広場の中には色鮮やかな屋根を連ねた屋台が立ち並び、食材から雑貨まで様々な物品を売っていた。私はその中で服を売る屋台に興味を引かれた。サル村の質素で地味な服と違い、王都で見る服はどれもお洒落に見えた。広場を行き交う女性達が着ている服と自分のそれを見比べると、ちょっぴり恥ずかしかった。隣を歩くセルゲイが手のこんだ騎士の衣装でキメているだけに余計に周囲の視線が気になった。

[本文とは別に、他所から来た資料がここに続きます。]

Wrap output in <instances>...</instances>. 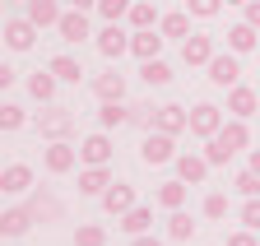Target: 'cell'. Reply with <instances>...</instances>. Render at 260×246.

「服を買いたいのか?それならばこちらに店が揃っている。」
私の視線の先に目敏く気付いたセルゲイは、広場から伸びる大通りに私を引っ張っていった。大通り沿いには店構えが立派な、いかにも高級そうな店舗が軒を連ねていた。恐らく屋台とは値札に書かれたゼロの数が一つは違う服を売っている。
「私、屋台で十分なんです。サル村では服は屋台でしか売ってませんし。」
「屋台で買う服を贈り物には出来ないな。店で俺に買わせてくれ。」
「それってどういう意味ですか?」
「鈍いな。とにかく好きな服を幾つでも選んでくれ。……この店でいいな?」
セルゲイは繋いだ手を引っ張り、動揺する私を婦人服を売る店に連れて入った。
薄い橙色の絨毯が敷かれた店内は明るく、私達が入ると直ぐに美人な店員が笑顔で挨拶をしてくれた。店内を見渡すとどうやら布地から既製品まで幅広く扱っているようだ。
長い銀色のポールにかけられたたくさんの商品から、適当に可愛い一枚を選び値札を素早く確認すると私は焦った。やはりサル村の人間には縁の無い店のようだ。
店員に話し掛けられないうちに、店から出ようと足を出口の方向へ向けると、又してもセルゲイが目敏く気付いた。
「値段は気にしないで選んでくれ。」
本当に服を私に買ってくれるつもりなのだろうか。流石にそこまでして貰う事は出来ない。でもサル村で貯めた貴重な現金をこんな所で散財する訳にもいかない。
慣れない申し出は断るのが難しい。
私は頭を掻きながら話した。
「こんなに高価な服は私には着こなせません…。それに買って貰うつもりもありません。」
「これなんか似合うな!リサは桃色が合っている。」
そう言うとセルゲイは私の前に服を当て始めた。私の話は無視されたらしい。
「これにしよう。良いか?」
余りの強引ぶりにつられて頷きそうになるのを堪え、首を横に振った。
「あの、困ります。…いえ、有難いんですけれど、そこまでして貰わなくても…」
「買ってくるから待っててくれ。」
聞いちゃいない。
颯爽と会計に向かおうとするセルゲイの腕を掴んで引き留めた。腕を両手で掴まれたセルゲイは口角を僅かに上げ、気のせいかも知れないがどこか嬉しそうに見えた。
「あの……、実は私は多額の債務を抱えてるんですよ。」
そう、高級な服を貰うくらいなら現金でいただきたい。私は心の中で付け加えた。
「何の話だ?」
セルゲイは青い目を不可解そうに瞬いて私を見た。光を放っている様なその綺麗な瞳を見上げながら、私は己の冴えない境遇を明かした。